Hiraeth and Hwyl: Escaping Ophelia by Richard Taylor

To celebrate the publication of The Long Field, the author Pamela Petro asked eight writers, poets and artists to explore the ideas of hiraeth and hwyl for this new sequence on The Clearing. Today the poet Richard Taylor finds the space between reality and imagination.

 

 

A softly curved and bright grey thing

was Ophelia in the stream, I dreamed, staring

up through the thin water, her tresses curling

in the grass and dappled shadows

of the overhanging trees.

 

As I walked often by in the wood,

the granite split below a vanished bridge was there

begging rescue from ignominy, and I from its stone eye

unclaimed but for a dream.

 

She was a maid I met on stage, and she came with me

to the stream, the dream, and the pale stone.
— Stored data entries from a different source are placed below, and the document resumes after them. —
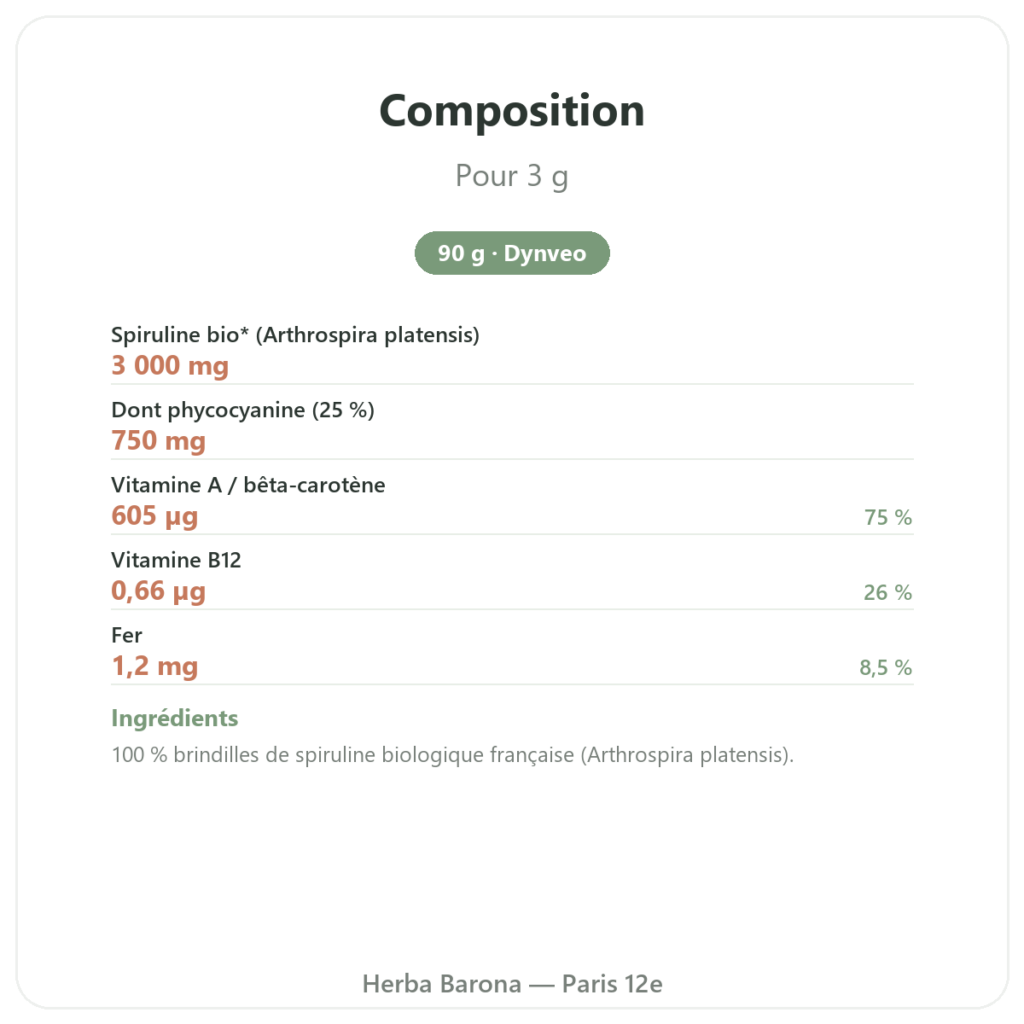 Composition

Pour 3 g

90 g · Dynveo

Spiruline bio* (Arthrospira platensis)
3 000 mg

Dont phycocyanine (25 %)
750 mg

Vitamine A / bêta-carotène
605 µg 75 %

Vitamine B12
0,66 µg 26 %

Fer
1,2 mg 8,5 %

Ingrédients
100 % brindilles de spiruline biologique française (Arthrospira platensis).

Herba Barona — Paris 12e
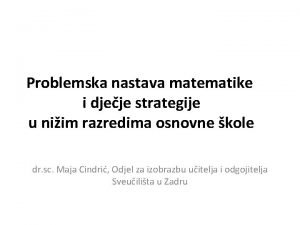 Problemska nastava matematike
i dječje strategije
u nižim razredima osnovne škole

dr.sc. Maja Cindrić, Odjel za izobrazbu učitelja i odgojitelja Sveučilišta u Zadru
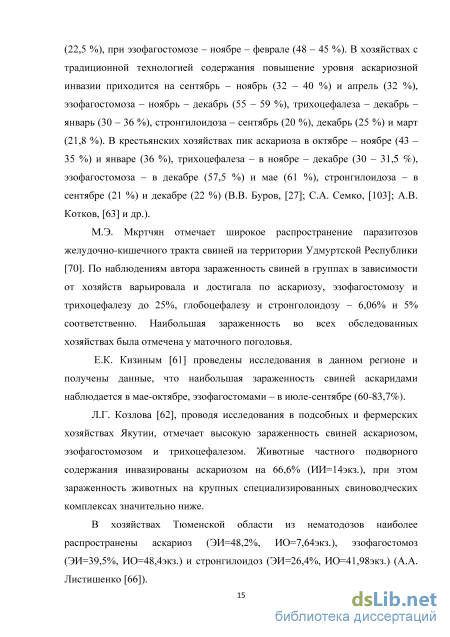 (22,5 %), при эзофагостомозе – ноябре – феврале (48 – 45 %). В хозяйствах с традиционной технологией содержания повышение уровня аскариозной инвазии приходится на сентябрь – ноябрь (32 – 40 %) и апрель (32 %), эзофагостомоза – ноябрь – декабрь (55 – 59 %), трихоцефалеза – декабрь – январь (30 – 36 %), стронгилоидоза – сентябрь (20 %), декабрь (25 %) и март (21,8 %). В крестьянских хозяйствах пик аскариоза в октябре – ноябре (43 – 35 %) и январе (36 %), трихоцефалеза – в ноябре – декабре (30 – 31,5 %), эзофагостомоза – в декабре (57,5 %) и мае (61 %), стронгилоидоза – в сентябре (21 %) и декабре (22 %) (В.В. Буров, [27]; С.А. Семко, [103]; А.В. Котков, [63] и др.).

М.Э. Мкртчян отмечает широкое распространение паразитозов желудочно-кишечного тракта свиней на территории Удмуртской Республики [70]. По наблюдениям автора зараженность свиней в группах в зависимости от хозяйств варьировала и достигала по аскариозу, эзофагостомозу и трихоцефалезу до 25%, глобоцефалезу и стронголоидозу – 6,06% и 5% соответственно. Наибольшая зараженность во всех обследованных хозяйствах была отмечена у маточного поголовья.

Е.К. Кизиным [61] проведены исследования в данном регионе и получены данные, что наибольшая зараженность свиней аскаридами наблюдается в мае-октябре, эзофагостомами – в июле-сентябре (60-83,7%).

Л.Г. Козлова [62], проводя исследования в подсобных и фермерских хозяйствах Якутии, отмечает высокую зараженность свиней аскариозом, эзофагостомозом и трихоцефалезом. Животные частного подворного содержания инвазированы аскариозом на 66,6% (ИИ=14экз.), при этом зараженность животных на крупных специализированных свиноводческих комплексах значительно ниже.

В хозяйствах Тюменской области из нематодозов наиболее распространены аскариоз (ЭИ=48,2%, ИО=7,64экз.), эзофагостомоз (ЭИ=39,5%, ИО=48,4экз.) и стронгилоидоз (ЭИ=26,4%, ИО=41,98экз.) (А.А. Листишенко [66]).

15

dsLib.net
библиотека диссертаций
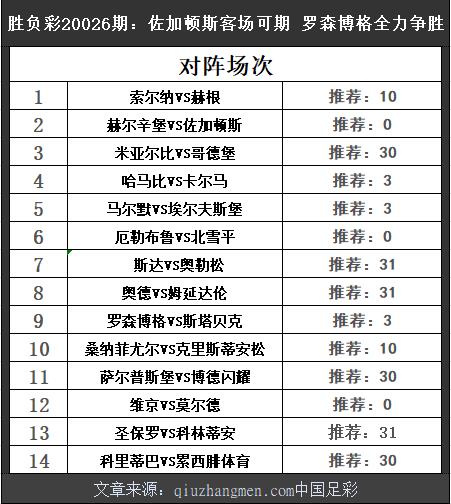 胜负彩20026期：佐加顿斯客场可期 罗森博格全力争胜

| 对阵场次 | | |
|---|---|---|
| 1 | 索尔纳VS赫根 | 推荐：10 |
| 2 | 赫尔辛堡VS佐加顿斯 | 推荐：0 |
| 3 | 米亚尔比VS哥德堡 | 推荐：30 |
| 4 | 哈马比VS卡尔马 | 推荐：3 |
| 5 | 马尔默VS埃尔夫斯堡 | 推荐：3 |
| 6 | 厄勒布鲁VS北雪平 | 推荐：0 |
| 7 | 斯达VS奥勒松 | 推荐：31 |
| 8 | 奥德VS姆延达伦 | 推荐：31 |
| 9 | 罗森博格VS斯塔贝克 | 推荐：3 |
| 10 | 桑纳菲尤尔VS克里斯蒂安松 | 推荐：10 |
| 11 | 萨尔普斯堡VS博德闪耀 | 推荐：30 |
| 12 | 维京VS莫尔德 | 推荐：0 |
| 13 | 圣保罗VS科林蒂安 | 推荐：31 |
| 14 | 科里蒂巴VS累西腓体育 | 推荐：30 |

文章来源：qiuzhangmen.com中国足彩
A dream

falls upon a thing quite beautiful, already more than itself,

parades with it

 

in the mask of metaphor that tried my eyes. In a dry July

I looped a chain around a waist beneath the mud,

snugged it to a tree, and inched the stone from burial

with windlass arm and August afternoons.

 

Abduction from a dream takes time tugging,

as love does, relentless and slow up a long plank

and wide to a warm bank and rest

as the thing itself.

 

The farmer and his tractor fetched it there,

set its cut curve spanning a stone and stump

in a field behind the barn, reclining in my eye’s arms,

if on occasion at a distance in the twilight

posing as a leaf.

 

 

***

 

Richard Taylor is a poet whose work is grounded in the hard reality of  country life, and who has published two volumes of his poetry, the latest being Footfalls of the Unknown. He’s also a language and literature teacher, and represented the US at the 1964 Winter Olympics.